# 2010 New Jersey Day 1 - 264, 6 Days - 592 Bears Taken on 6-Day Hunt, Despite Protests



## BornToHuntAndFish (Dec 9, 2010)

In case you did not hear about it . . . 



http://www.dailyrecord.com/article/...4-bears-on-first-day-of-controversial-NJ-hunt


NJ's bear hunt: Hunters kill 264 bears on first day of controversial NJ hunt

DECEMBER 6, 2010


----------



## johnweaver (Dec 9, 2010)

You kill animals.  You harvest corn.


----------



## TJay (Dec 9, 2010)

Good article.  Glad to see common sense prevail over the "bunny huggers".


----------



## BornToHuntAndFish (Dec 9, 2010)

*NJ 6-Day Total Update: Day 1 - 264, Day 2 - 341, Day 3 - 426, Day 4 - 441 Bears Total*

Here's another update on the 6-day bear hunt, so see web links below for all the details:  



http://www.njherald.com/story/news/07BEARHUNTDAY2

12/7/2010

As in the two previous bear hunts, there was a steep drop-off in the number of bears killed from day one to day two.

• _Problem to work on_:
Please write out the part of the bear hunt thread that opens with "NJ's bear hunt: Hunters" and closes with "You harvest corn.", updated so that "corn" reads "wheat".

• _Data records_:
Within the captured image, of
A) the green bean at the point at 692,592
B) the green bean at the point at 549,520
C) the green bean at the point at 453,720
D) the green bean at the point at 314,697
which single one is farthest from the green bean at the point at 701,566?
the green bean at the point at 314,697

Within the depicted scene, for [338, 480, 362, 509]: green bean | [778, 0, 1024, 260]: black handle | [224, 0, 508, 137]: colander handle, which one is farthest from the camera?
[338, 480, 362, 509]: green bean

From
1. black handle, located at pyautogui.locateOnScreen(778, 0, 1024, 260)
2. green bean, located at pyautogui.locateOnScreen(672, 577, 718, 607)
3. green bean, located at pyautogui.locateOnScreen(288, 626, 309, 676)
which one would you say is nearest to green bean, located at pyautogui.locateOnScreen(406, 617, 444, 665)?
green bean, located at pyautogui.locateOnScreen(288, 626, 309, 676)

---

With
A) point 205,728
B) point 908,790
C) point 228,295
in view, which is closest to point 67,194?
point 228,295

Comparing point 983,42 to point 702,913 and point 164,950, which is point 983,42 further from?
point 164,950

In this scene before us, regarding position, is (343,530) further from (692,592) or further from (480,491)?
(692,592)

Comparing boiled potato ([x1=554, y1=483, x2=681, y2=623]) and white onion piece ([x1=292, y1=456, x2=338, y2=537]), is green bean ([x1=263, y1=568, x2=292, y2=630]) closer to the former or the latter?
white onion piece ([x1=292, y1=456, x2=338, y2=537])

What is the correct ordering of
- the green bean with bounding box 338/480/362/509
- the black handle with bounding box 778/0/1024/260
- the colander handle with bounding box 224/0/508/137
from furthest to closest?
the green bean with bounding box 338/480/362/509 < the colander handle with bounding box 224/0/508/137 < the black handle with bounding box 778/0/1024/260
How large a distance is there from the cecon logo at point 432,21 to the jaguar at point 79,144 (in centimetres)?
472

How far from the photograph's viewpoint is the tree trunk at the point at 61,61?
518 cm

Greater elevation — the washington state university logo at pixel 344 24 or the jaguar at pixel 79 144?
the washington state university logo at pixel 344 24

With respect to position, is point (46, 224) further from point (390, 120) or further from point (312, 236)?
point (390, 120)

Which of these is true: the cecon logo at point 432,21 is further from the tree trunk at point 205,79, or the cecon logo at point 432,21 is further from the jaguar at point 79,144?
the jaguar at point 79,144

...

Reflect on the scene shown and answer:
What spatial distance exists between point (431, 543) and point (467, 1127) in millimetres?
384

• _Solution to this task_:
NJ's bear hunt: Hunters kill 264 bears on first day of controversial NJ hunt

DECEMBER 6, 2010


----------



## johnweaver (Dec 9, 2010)

You kill animals.  You harvest wheat.